### What to work on
1. List the accusations that the Kabila passage says were made against Kabila during his time as president.
2. Pick up the Kabila passage after its final sentence and extend it.
[begin Text section]
Kabila, who became DRC president in 2001 following the assassination of his father and predecessor, had been under huge pressure from the West to relinquish power following accusations of corruption, human rights abuses, and extrajudicial killings during his nearly 18 years as president. The Trump administration had hinted that his close allies might be subjected to new sanctions if he continued in office beyond his constitutional term, which he already had overstayed by two years. His engagement of American lobbyists through Mer was a bid to avoid sanctions from Washington.
Just a few weeks after the D.C. cocktail event that Giuliani attended, Kabila announced he was stepping down in January 2019 after a December 2018 vote to elect a successor. His decision to give up on pursuing a third term, The Daily Beast learned, was part of the understanding he reached with Trump administration officials, allegedly with the help of Giuliani.
“It was agreed that if Kabila announced that he was stepping down, the U.S. will not go ahead with sanctions and will have no issues with whoever he backs to succeed him,” said the diplomat who worked closely with officials at the DRC embassy in Washington. “We believe that Rudy Giuliani helped make the deal happen.”
[end Text section]
[begin Entries]
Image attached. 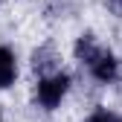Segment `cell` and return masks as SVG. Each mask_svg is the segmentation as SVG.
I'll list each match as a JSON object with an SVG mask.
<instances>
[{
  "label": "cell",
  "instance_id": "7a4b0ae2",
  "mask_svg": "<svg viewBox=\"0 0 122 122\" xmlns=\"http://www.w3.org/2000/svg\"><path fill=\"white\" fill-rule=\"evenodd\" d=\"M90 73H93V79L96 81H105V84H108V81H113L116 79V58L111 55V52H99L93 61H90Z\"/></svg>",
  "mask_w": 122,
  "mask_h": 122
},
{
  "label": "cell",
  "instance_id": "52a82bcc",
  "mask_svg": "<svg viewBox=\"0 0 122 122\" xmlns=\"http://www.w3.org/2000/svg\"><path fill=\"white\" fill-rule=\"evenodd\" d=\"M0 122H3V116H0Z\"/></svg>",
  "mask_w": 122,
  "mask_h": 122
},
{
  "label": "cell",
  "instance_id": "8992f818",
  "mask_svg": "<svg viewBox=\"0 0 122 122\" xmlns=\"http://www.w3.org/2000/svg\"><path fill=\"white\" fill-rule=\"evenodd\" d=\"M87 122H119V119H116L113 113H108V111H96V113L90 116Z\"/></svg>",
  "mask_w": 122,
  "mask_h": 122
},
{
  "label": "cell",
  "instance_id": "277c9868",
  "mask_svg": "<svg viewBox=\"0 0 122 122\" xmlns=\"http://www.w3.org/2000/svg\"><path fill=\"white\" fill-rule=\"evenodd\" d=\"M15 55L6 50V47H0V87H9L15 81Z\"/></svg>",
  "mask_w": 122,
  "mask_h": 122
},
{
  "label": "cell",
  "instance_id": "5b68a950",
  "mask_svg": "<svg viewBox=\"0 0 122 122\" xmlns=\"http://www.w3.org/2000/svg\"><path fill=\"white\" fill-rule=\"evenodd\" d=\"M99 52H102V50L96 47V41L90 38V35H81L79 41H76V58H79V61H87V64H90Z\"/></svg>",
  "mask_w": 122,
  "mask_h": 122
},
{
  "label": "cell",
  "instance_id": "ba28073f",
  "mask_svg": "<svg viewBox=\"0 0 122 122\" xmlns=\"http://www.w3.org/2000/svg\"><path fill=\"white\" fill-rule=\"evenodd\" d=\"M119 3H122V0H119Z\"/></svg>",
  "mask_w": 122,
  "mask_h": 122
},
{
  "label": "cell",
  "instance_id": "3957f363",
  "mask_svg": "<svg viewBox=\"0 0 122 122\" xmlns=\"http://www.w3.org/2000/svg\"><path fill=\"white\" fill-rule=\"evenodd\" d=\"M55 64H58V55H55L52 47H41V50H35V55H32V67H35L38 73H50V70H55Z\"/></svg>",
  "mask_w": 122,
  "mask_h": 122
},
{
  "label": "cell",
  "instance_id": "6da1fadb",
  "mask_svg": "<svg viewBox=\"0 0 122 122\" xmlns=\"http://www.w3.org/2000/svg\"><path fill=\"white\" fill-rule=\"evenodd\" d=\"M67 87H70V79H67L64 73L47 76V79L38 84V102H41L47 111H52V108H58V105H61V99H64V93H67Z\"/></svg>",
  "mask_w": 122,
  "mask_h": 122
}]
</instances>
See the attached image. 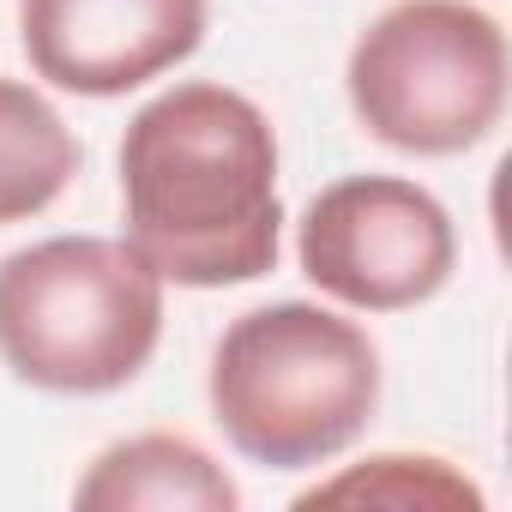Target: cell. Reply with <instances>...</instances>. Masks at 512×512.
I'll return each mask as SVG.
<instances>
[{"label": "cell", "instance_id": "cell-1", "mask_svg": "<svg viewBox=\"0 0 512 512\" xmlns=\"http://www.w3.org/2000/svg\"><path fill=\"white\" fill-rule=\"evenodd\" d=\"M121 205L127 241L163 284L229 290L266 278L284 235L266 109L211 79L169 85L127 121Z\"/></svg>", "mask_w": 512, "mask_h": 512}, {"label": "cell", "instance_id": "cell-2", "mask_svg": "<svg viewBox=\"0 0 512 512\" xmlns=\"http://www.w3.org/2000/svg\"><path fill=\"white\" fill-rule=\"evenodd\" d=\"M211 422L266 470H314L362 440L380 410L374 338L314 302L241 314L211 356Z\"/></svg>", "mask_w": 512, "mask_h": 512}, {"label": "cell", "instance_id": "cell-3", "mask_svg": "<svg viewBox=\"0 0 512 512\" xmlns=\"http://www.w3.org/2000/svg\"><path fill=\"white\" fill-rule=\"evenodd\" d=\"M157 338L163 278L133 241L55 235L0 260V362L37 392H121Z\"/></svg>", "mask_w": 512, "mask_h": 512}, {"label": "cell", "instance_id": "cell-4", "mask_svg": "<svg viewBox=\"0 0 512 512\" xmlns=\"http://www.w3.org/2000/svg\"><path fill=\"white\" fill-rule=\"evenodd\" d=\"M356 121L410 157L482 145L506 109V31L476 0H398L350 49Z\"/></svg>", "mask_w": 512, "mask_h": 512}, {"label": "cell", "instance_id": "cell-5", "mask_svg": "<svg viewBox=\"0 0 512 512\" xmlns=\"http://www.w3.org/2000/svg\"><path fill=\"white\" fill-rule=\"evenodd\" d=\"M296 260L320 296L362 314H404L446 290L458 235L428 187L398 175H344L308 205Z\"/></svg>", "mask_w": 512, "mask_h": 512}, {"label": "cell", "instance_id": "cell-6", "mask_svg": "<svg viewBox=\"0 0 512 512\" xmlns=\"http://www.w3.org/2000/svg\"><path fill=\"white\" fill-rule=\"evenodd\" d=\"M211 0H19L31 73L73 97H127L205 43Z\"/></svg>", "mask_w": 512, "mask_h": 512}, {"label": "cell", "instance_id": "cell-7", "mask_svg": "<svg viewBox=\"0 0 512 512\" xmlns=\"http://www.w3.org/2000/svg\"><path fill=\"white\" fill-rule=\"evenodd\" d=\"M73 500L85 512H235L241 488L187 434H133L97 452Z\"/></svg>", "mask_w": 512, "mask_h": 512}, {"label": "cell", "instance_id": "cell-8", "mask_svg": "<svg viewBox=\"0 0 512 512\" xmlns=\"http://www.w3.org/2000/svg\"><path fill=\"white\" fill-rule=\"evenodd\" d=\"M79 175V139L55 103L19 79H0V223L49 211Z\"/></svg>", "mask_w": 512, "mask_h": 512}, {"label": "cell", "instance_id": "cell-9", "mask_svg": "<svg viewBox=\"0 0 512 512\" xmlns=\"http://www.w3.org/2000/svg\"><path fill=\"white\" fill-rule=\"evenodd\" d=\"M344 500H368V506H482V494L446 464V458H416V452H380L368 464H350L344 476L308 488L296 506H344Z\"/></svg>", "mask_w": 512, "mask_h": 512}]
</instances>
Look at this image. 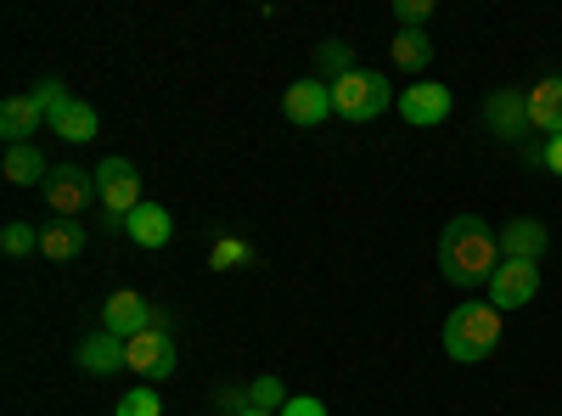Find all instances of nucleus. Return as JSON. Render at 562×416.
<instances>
[end Entries]
### Solved tasks
1. Corruption, human rights abuses, and extrajudicial killings.

2.
Not only did the Trump administration not go ahead with its plan to place additional sanctions on the DRC, but it also backed the controversial election of Kabila's secretly anointed successor, Felix Tshisekedi.
Tshisekedi, an opposition candidate who was not favored by pundits or polls to emerge as president, is believed by many in the DRC to have cut a corrupt deal with Kabila to become his successor. He was elected in December 2018 through a process that was described by regional election observers and the international community as widely fraudulent but was praised by the Trump administration.
Foreign Policy reported early last year that when the results of the presidential election were announced in favor of Tshisekedi, officials from government agencies across Washington worked together and agreed to condemn the process as rigged and vowed to hold those involved responsible. But the statement that emerged from the U.S. State Department on Jan. 23 surprisingly did not condemn the election as “deeply flawed and troubling,” as stated in the original draft, but instead endorsed the results and offered praise for the polls—despite leaked documents made available to the media indicating that Tshisekedi’s main rival, Martin Fayulu, won by a wide margin.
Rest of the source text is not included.